-- PASSAGE PROVIDED follows --

The Ethics Bell Curve model

A tool to analyse and define your organisation’s ethics programme

The focus on workplace ethics – maintained by on-going ethical scandals – is widely shared by boards and leadership within the private and public sectors (excluding those entities still fighting to maintain the ‘benefits’ of an unethical approach!). Assuming that most (many?) organisations have the intention to behave ethically, the achievement of an ethical culture should follow. But that outcome rests on the quality of ethical understanding within the organisation about what to do.

This echoes King IV principle 2 that “the governing body should govern the ethics of the organisation in a way that supports the establishment of an ethical culture”. Currently the ethical focus is arguably mostly centred on what went wrong when there is an ethical breach, sometimes on who did what wrong, and very occasionally on guilty parties actually being held accountable and facing consequences.

A practical approach that can add value is a focus on what organisations can and should do to address ethics more effectively, which is what the Ethics Bell Curve model addresses. It provides a practical framework to analyse ethics within an organisation and to define what action is warranted to improve ethical conduct and to create an ethical culture. In effect, it provides the outline for an organisation’s ethics programme.

The Ethics Bell Curve model recognises four positions on a bell curve:

  • At the unethical end of the curve are ‘bad’ people who will use every opportunity to do bad things.
  • The people occupying the middle space are often ambivalent – neither inherently ‘bad’ nor necessarily consciously or deeply committed to ethics – and hence they are open to being influenced positively or negatively. This translates into two positions: ambivalent people who slide towards doing bad things and ambivalent people who respond positively to encouragement to do good things.
  • At the ethical end of the curve are good people who are personally and consciously committed to doing good things.
  • (The model excludes the situation where good people do bad things as a result of coercion by a superior that includes the threat of retaliatory behaviour if they do not comply with the unethical or illegal instruction.)

In order to address ethics effectively within an organisation, all four of these situations need to be recognised. While it would be great if all employees were clustered on the right hand, ethical side of the model, the reality is that employees are more likely to be spread across the full spectrum.

-- PASSAGE PROVIDED concluded --
-- DATASET SECTION follows --

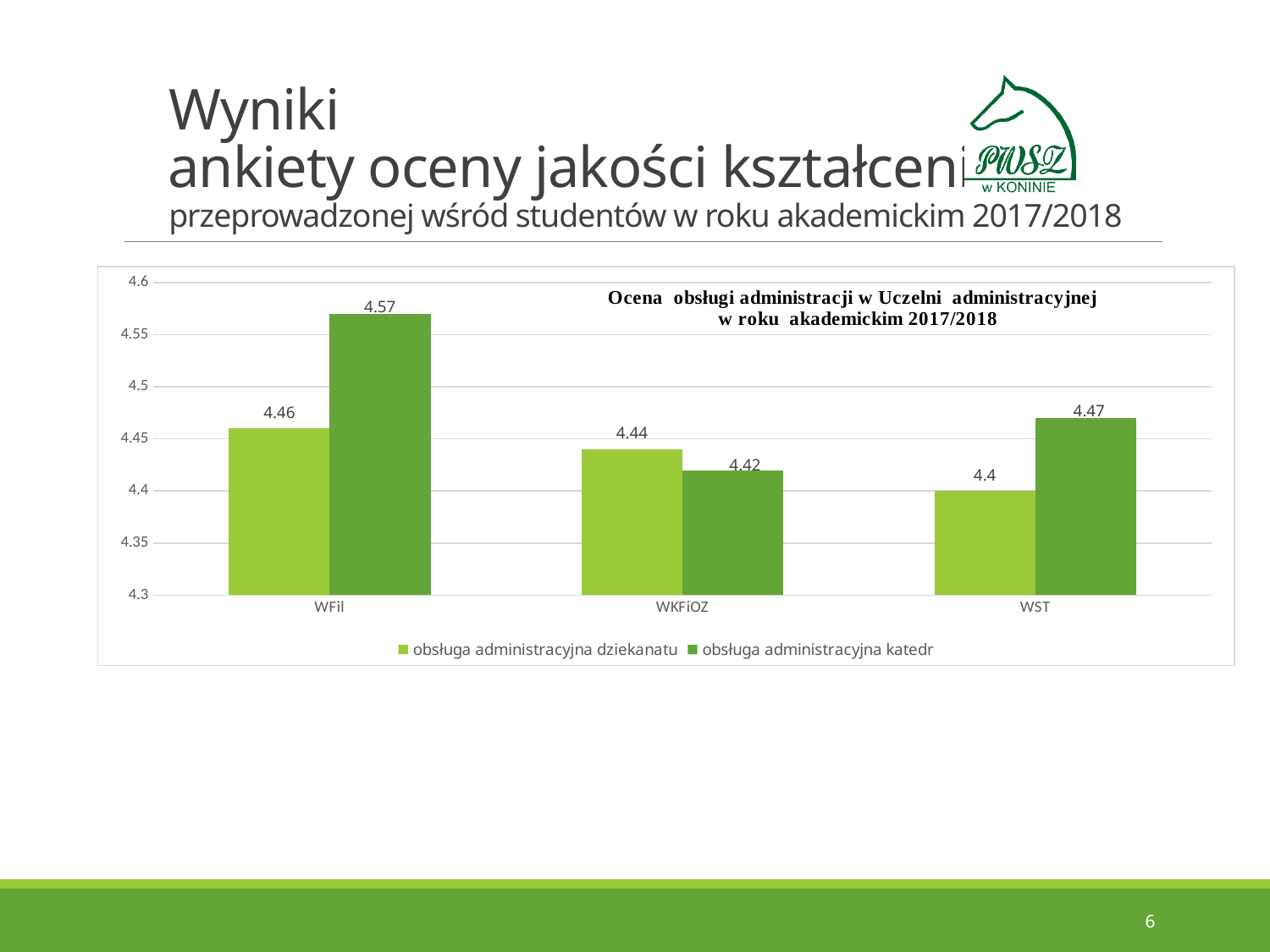
What is the value for 'obsługa administracyjna dziekanatu' at WFil? 4.46 What is the value for 'obsługa administracyjna katedr' at WST? 4.47 What kind of chart is shown on the slide? bar chart At WKFiOZ, which is larger: 'obsługa administracyjna dziekanatu' or 'obsługa administracyjna katedr'? obsługa administracyjna dziekanatu Which category has the lowest value for 'obsługa administracyjna dziekanatu'? WST What is the value for 'obsługa administracyjna katedr' at WFil? 4.57 What is the difference between 'obsługa administracyjna katedr' and 'obsługa administracyjna dziekanatu' at WFil? 0.11 How many series does the legend list? 2 How many categories are shown on the x axis? 3 Is the value for 'obsługa administracyjna katedr' at WFil greater or less than 4.5? greater What is the value for 'obsługa administracyjna dziekanatu' at WKFiOZ? 4.44 Which category has the highest value for 'obsługa administracyjna katedr'? WFil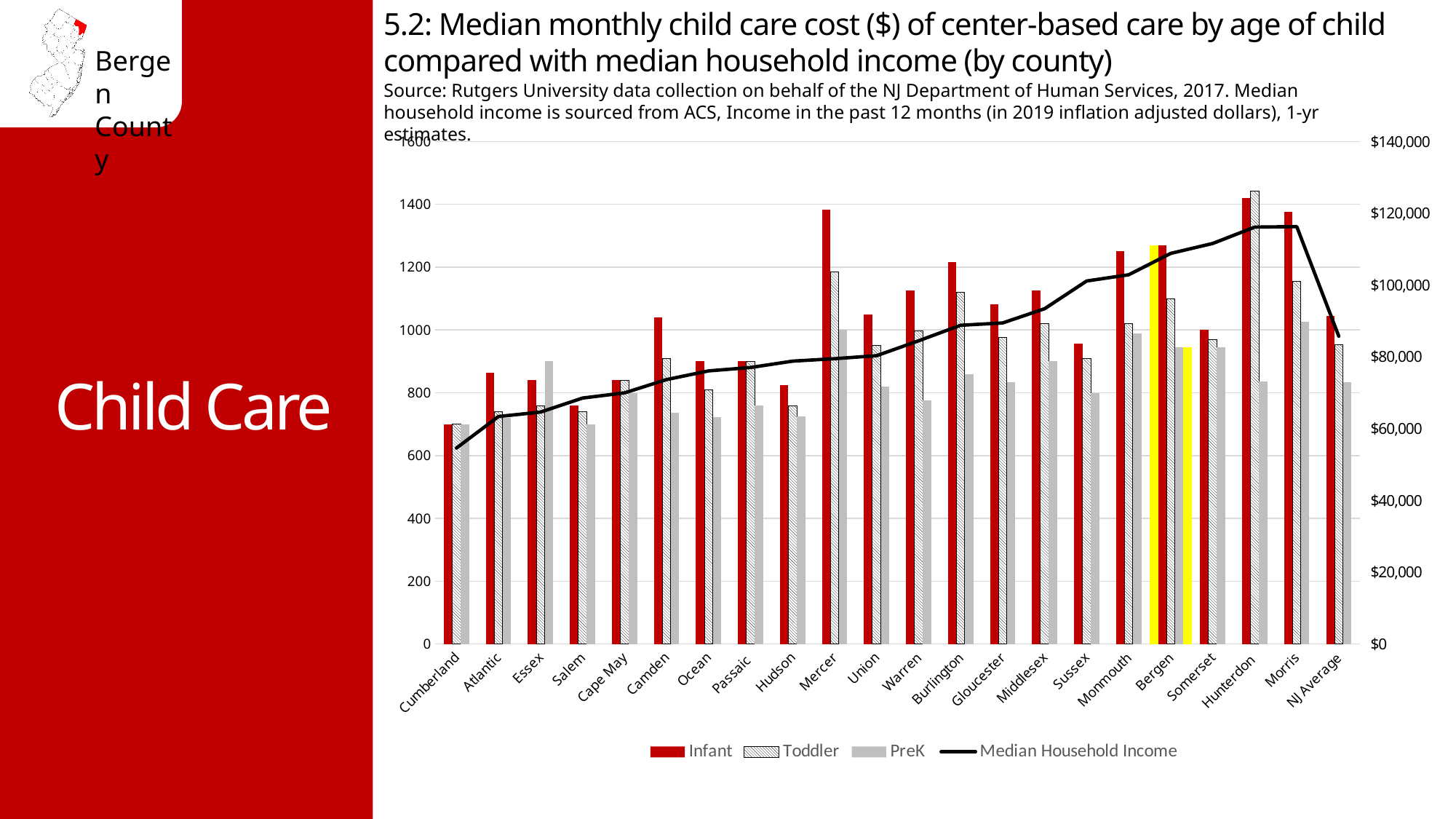
Which category has the highest Toddler bar? Hunterdon What kind of chart is shown on the slide? Bar chart with a line Is the PreK value for Essex greater or less than 800? greater Is the Infant value for Mercer greater or less than 1200? greater Which category has the lowest Infant bar? Cumberland Which county's bars are highlighted in yellow? Bergen Does the Median Household Income line generally rise or fall from Cumberland to Morris? rise How many counties/categories are shown along the x axis? 22 Which is larger, the Infant value for Mercer or the Infant value for Cumberland? Mercer Is the Toddler value for Hunterdon greater or less than 1400? greater How many series does the legend list? 4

-- DATASET SECTION concluded --

◆ TASK REQUIREMENTS: Decide whether each statement agrees with the passage on the Ethics Bell Curve model, answering yes or no and quoting the deciding words: (a) the model places people at five positions on the curve; (b) the model covers good people who do bad things because a superior coerces them; (c) employees are more likely to be spread across the whole spectrum than grouped on the ethical side.

◆ EXERCISE RESULT:
(a) No: "The Ethics Bell Curve model recognises four positions on a bell curve"
(b) No: "The model excludes the situation where good people do bad things as a result of coercion by a superior"
(c) Yes: "the reality is that employees are more likely to be spread across the full spectrum"